The integration of high-quality live Skype video calls for talk shows, entertainment shows, radio, and other live video conferencing events is now established thanks to dedicated systems, such as this Quicklink Skype TX (more solutions available from NewTek, Riedel, etc.,) designed in partnership with the Microsoft Skype team, and which also includes a video call management system.

Of course, the Microsoft acquisition didn't help Skype a lot. Microsoft first discontinued its Windows Live Messenger for Skype, and later replaced Lync with Skype for Business. The strategy between Skype for Business and the "standard" Skype software was never clear to anyone. And in nearly 10 years, Microsoft has not done much to improve the software (well, maybe a little more than it did with Windows...). Even today, Microsoft continues to confuse everyone with Microsoft Teams. Meanwhile, competition multiplied in the desktop and mobile space, starting earlier with Apple's FaceTime.

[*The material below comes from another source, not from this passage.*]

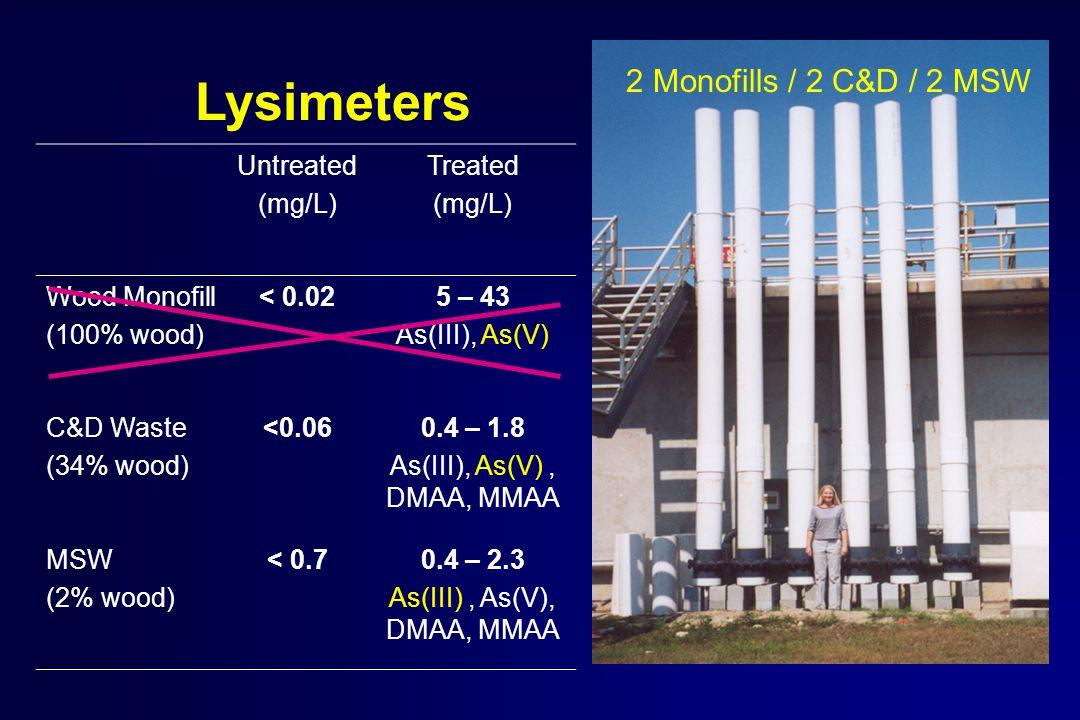 Lysimeters 2 Monofills / 2 C&D / 2 MSW Untreated (mg/L) Treated (mg/L) Wood Monofill (100% wood) < 0.025 – 43 As(III), As(V) C&D Waste (34% wood) <0.060.4 – 1.8 As(III), As(V), DMAA, MMAA MSW (2% wood) < 0.70.4 – 2.3 As(III), As(V), DMAA, MMAA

The introduction of FaceTime with the iPhone 4, in 2010, was effectively the next big revolution in communications, introducing the world to mobile "video chat" - a new concept that was seen by many as effectively "taking Skype mobile." And the audio quality in FaceTime was great not only because of the typical superior hardware/software integration of Apple's devices, but also because FaceTime introduced the world to the next big thing in audio codecs: AAC-ELD.

This was part of the AAC family of codecs from the Fraunhofer Institute for Integrated Circuits IIS. Since 2007, the MPEG-4 AAC-Low Delay codec had already been used by Cisco to transmit audio in the Cisco TelePresence meeting solution. The Fraunhofer codec was praised at the time for providing "a realistic sound image through several channels of full-bandwidth, music-quality audio, with the low-latency delay needed for interactive conversations." The AAC-LD was an evolution of the AAC codecs used in the Apple iPod and digital television services, and satellite radio. It offered a similar audio quality to music codecs with coding delays of only 20 ms instead of 100 ms or more.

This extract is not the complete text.